Haza​rdous Drugs: The Silent Stalker of Healthcare Workers?

Training, Education Are Key to Preventing Exposures

BY MARK A. LUCAS AND THOMAS H. CONNOR ​​
NIOSH estimates that approximately 8 million healthcare workers may be exposed to hazardous drugs (HDs). Healthcare workers might not be aware that they may be harming their health when they handle HDs, which are known to cause serious side effects in patients and are capable of causing cancer, organ toxicity, fertility problems, genetic damage, and birth defects in healthcare workers.
This article is not intended as a comprehensive discussion of safe work practices for healthcare workers handling HDs. Our intent is to alert industrial hygienists about the hazards of HDs and to discuss the primary controls, which, when implemented, will minimize worker exposure: ventilation, proper work practices, use of closed system drug transfer devices (CSTDs), and personal protective equipment (PPE). Educating healthcare workers on safe work practices is also a key factor in protecting their health. TYPES OF HAZARDOUS DRUGS Healthcare workers handle numerous HDs on a daily basis. Drugs designated as cytotoxic (cell-killing) and antineoplastic (anti-cancer) agents are some of the most hazardous chemicals ever developed. Pharmacists, pharmacy technicians, oncology nurses, and other nursing personnel have the highest risk for HD exposure, but all healthcare workers who come into contact with HDs are at risk, including those in shipping/receiving, housekeeping, laundry, and waste disposal.

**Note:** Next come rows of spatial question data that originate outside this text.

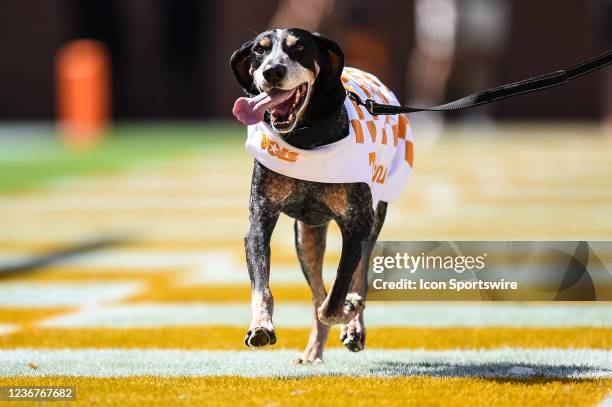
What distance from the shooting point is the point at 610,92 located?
2419 centimetres

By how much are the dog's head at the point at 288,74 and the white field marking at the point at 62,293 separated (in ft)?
9.45

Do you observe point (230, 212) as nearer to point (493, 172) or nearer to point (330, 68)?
point (493, 172)

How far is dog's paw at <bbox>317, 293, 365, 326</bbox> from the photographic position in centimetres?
568

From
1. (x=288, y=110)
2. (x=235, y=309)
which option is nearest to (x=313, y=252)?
A: (x=288, y=110)

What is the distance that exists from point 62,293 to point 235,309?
1287 mm

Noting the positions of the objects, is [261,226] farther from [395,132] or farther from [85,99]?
[85,99]

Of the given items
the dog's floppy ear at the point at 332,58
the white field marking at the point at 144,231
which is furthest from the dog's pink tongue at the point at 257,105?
the white field marking at the point at 144,231

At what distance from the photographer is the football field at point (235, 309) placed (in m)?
5.49

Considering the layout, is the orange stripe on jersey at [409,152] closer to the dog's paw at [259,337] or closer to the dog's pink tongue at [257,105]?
the dog's pink tongue at [257,105]

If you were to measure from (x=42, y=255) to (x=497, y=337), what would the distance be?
185 inches

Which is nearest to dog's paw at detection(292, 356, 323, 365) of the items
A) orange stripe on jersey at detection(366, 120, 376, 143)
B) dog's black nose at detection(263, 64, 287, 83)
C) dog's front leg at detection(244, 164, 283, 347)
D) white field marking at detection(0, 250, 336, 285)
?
dog's front leg at detection(244, 164, 283, 347)

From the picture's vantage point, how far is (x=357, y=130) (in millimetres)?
5828

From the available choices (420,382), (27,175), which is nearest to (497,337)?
(420,382)

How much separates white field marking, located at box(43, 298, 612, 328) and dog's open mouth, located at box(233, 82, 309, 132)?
1.98 m
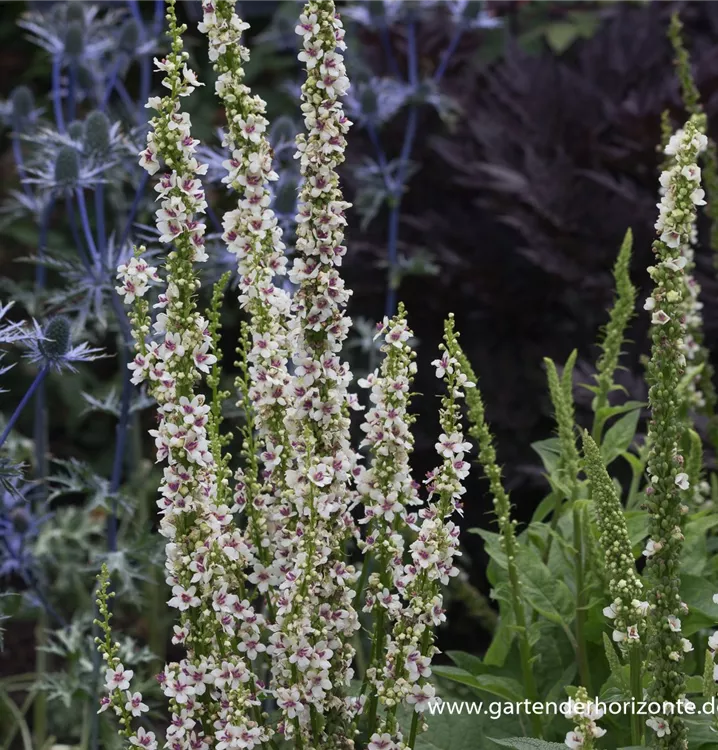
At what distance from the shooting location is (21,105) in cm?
270

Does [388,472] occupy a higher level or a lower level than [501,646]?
higher

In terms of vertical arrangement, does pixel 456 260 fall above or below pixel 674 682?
above

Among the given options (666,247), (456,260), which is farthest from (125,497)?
(666,247)

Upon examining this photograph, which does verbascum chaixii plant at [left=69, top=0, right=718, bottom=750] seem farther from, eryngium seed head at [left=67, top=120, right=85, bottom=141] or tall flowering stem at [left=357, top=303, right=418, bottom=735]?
eryngium seed head at [left=67, top=120, right=85, bottom=141]

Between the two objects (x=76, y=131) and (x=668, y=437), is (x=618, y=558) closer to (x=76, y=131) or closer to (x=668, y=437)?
(x=668, y=437)

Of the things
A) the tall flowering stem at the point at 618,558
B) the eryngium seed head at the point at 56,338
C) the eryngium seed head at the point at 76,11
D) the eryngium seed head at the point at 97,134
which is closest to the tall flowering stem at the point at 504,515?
the tall flowering stem at the point at 618,558

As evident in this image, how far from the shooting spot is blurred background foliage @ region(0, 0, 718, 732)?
2777mm

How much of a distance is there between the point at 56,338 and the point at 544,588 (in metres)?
0.93

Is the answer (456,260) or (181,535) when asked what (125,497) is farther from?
(456,260)

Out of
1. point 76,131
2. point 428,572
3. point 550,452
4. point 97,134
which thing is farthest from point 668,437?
point 76,131

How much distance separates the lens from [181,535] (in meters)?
1.38

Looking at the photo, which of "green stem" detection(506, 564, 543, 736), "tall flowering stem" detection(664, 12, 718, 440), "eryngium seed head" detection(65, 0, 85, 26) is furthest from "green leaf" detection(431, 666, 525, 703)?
"eryngium seed head" detection(65, 0, 85, 26)

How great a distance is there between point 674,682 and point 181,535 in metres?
0.63

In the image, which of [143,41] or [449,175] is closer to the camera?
[143,41]
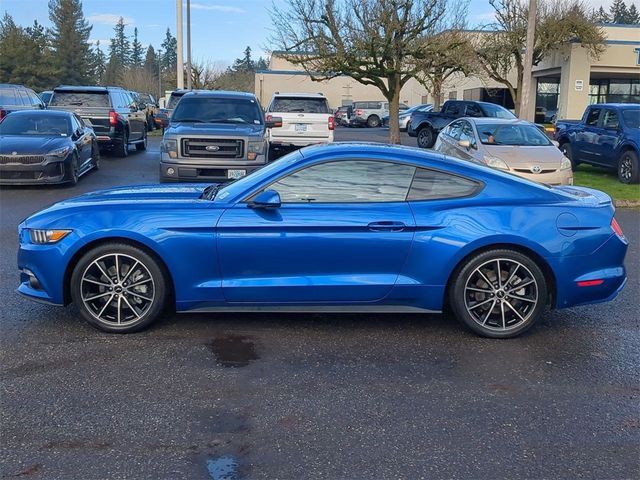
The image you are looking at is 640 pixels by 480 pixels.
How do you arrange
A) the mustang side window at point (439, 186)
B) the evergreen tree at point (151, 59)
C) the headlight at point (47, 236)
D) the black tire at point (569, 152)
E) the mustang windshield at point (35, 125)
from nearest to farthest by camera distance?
the headlight at point (47, 236) < the mustang side window at point (439, 186) < the mustang windshield at point (35, 125) < the black tire at point (569, 152) < the evergreen tree at point (151, 59)

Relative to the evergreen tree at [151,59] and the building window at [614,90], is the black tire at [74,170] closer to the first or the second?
the building window at [614,90]

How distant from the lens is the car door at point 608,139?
14833 mm

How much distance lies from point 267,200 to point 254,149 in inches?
254

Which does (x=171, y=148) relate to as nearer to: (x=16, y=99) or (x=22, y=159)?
(x=22, y=159)

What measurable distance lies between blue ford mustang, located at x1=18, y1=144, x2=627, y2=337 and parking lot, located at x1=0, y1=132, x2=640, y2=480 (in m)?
0.30

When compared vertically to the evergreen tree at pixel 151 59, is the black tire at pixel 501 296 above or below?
below

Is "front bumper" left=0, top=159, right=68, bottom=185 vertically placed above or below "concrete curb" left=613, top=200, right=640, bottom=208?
above

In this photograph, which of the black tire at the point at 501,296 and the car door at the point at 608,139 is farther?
the car door at the point at 608,139

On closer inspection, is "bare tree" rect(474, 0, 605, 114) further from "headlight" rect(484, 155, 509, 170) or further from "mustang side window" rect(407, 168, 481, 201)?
"mustang side window" rect(407, 168, 481, 201)

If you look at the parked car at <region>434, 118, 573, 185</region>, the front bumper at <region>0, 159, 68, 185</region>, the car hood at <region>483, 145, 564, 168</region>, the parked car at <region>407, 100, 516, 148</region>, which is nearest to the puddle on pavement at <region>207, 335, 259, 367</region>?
the parked car at <region>434, 118, 573, 185</region>

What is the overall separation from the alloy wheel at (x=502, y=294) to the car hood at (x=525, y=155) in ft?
23.7

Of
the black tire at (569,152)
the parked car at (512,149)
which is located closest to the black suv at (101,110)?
the parked car at (512,149)

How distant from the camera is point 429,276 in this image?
16.1ft

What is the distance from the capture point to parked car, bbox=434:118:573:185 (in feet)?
38.5
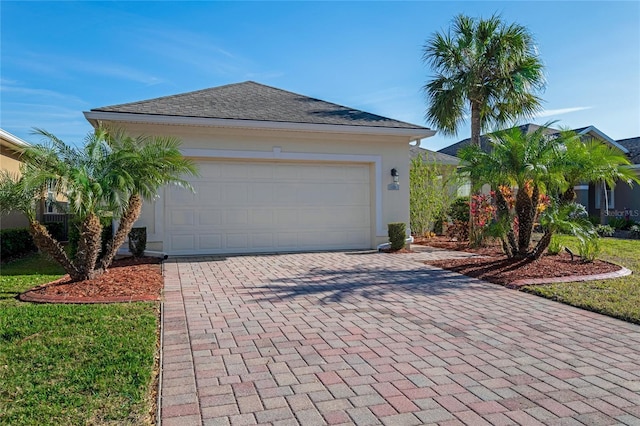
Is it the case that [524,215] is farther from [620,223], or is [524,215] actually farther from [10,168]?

Although primarily used in the treatment of cancer, antineoplastic drugs are also used to treat noncancerous diseases such as multiple sclerosis, psoriasis, and systemic lupus erythematosus. Nearly 200 HDs are currently in use, and typically twenty to thirty new drugs are identified every year. Some are classified as carcinogens, teratogens, mutagens, target organ toxins, and reproductive toxins. In addition, information on serious side effects is reported on drugs after they are available on the market. The handling of complex-protein therapeutic drugs such as some monocl​onal antibodies should also be closely controlled to reduce or eliminate inhalation and accidental oral exposure. The increased use of conjugated monoclonal antibodies, which have greater sensitivity to cancer, has raised concerns for healthcare worker safety.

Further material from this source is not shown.